The global financial crisis is forcing regulators and lawmakers to confront the extent to which the global economy and critical infrastructure depend on a small number of software services.
Kurtz stated X in his post on Friday. The company said the outage was not the result of a “security or cyber incident” and that it had subsequently released a fix.
Get caught up in
Stories to keep you up to date
Rep. Mark Green (R-Tenn.), chairman of the Homeland Security Committee, and Rep.

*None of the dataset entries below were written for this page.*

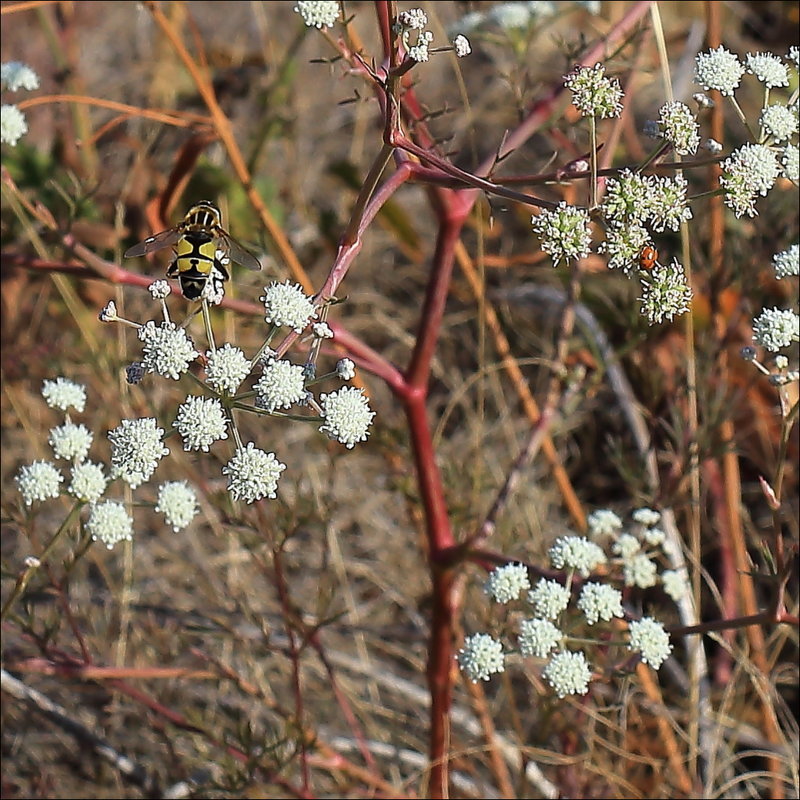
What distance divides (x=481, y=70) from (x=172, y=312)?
8.19ft

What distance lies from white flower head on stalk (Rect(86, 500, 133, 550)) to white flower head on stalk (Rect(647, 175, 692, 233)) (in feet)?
3.50

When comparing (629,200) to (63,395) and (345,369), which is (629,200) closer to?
(345,369)

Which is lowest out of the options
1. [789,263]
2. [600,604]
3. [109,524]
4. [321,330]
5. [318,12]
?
[600,604]

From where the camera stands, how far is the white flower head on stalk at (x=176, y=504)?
1878 millimetres

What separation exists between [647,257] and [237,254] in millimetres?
686

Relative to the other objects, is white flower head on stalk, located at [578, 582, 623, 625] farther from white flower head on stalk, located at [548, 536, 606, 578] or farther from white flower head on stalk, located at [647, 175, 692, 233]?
white flower head on stalk, located at [647, 175, 692, 233]

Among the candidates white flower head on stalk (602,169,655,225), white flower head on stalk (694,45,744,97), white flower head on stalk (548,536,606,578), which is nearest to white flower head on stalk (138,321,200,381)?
white flower head on stalk (602,169,655,225)

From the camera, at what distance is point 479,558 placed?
2.05 meters

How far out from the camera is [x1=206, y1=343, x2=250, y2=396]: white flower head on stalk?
1.48 m

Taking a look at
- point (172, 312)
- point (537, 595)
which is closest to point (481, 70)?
point (172, 312)


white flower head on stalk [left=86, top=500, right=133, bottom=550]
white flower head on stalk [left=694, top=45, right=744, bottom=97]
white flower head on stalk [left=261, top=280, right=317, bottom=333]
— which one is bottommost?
white flower head on stalk [left=86, top=500, right=133, bottom=550]

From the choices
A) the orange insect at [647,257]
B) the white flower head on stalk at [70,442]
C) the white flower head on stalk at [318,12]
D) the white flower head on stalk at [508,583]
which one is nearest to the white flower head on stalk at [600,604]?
the white flower head on stalk at [508,583]

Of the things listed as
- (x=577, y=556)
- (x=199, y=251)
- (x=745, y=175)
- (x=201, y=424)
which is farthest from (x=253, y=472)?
(x=745, y=175)

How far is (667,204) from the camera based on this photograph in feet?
4.81
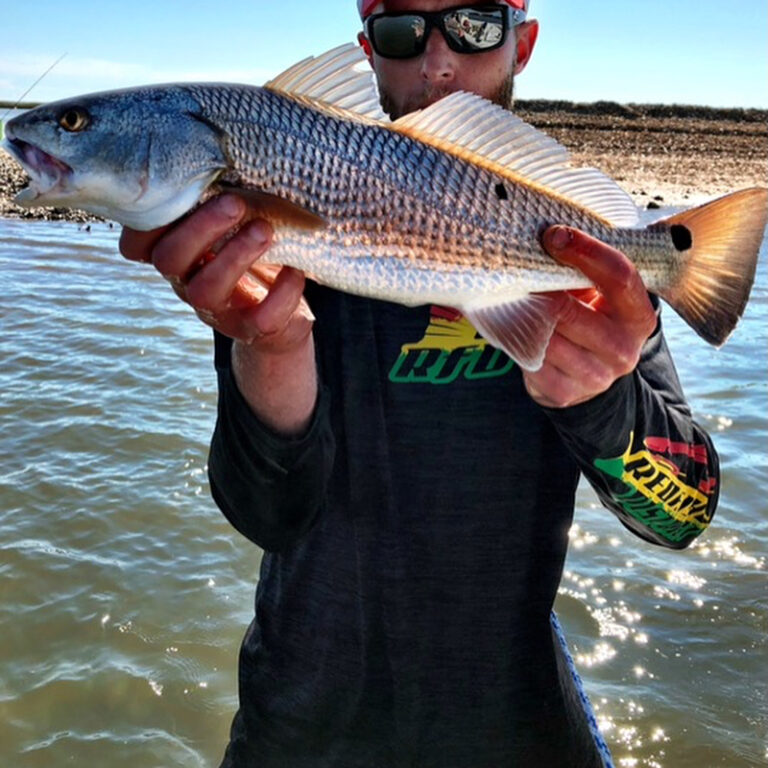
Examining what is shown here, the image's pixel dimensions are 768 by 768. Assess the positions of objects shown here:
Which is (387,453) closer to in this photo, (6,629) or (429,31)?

Andrew R. Garbarino (R-N.Y.), chairman of the Cybersecurity Subcommittee, wrote in the letter that the outage “should serve as a broader warning about the national security risks associated with network dependency.”
“To protect our critical infrastructure, we must learn from this incident and ensure it never happens again,” the lawmakers wrote.
CrowdStrike spokeswoman Kirsten Spiess said in an emailed statement on Monday that the company is “actively in contact” with relevant congressional committees and that “a timeline of involvement may be made public at the discretion of lawmakers,” but declined to say whether Kurtz would testify.
The committee is one of several investigating the incident — members of the House Oversight and Energy and Commerce committees have each called CrowdStrike to account — but the effort by Homeland Security committee leaders marks the first time the company has been publicly subpoenaed to testify about its role in the sabotage.
CrowdStrike has built a reputation as a leading security provider, including identifying malicious online campaigns carried out by foreign attackers, but the outage has raised concerns in Washington that future incidents could be exploited by international adversaries.
“Malicious cyber actors, including those backed by nation-states such as China and Russia, are closely monitoring our response to this incident,” Green and Garbarino wrote.
The outage, which has caused chaos at federal and state levels, is also raising questions about how much businesses and government officials rely on Microsoft products in their daily work.
“These cases show how concentration creates a fragile system,” Rep. Lina Khan (D-Ore.), chair of the Federal Trade Commission, which is investigating the consolidation of cloud computing services, said in a post on X on Friday.
In a written statement to The Washington Post, Microsoft spokeswoman Kate Frischmann said the impact of the outage would be “defined by the impact of CrowdStrike, not by Microsoft.”
Many security companies occupy privileged positions within the Windows structure, empowering them to block attacks more effectively and quickly. But it also means that if one of those companies makes a mistake, it could have immediate and severe consequences for Windows users. Apple no longer gives other software providers such deep access. Microsoft spokesman Frank Shaw said that because of an agreement reached with European antitrust authorities in 2009, Microsoft must give security companies the same power over its own security products.
Editor’s Note
An earlier version of this article was accidentally published earlier than intended.
Joseph Meng contributed to this report.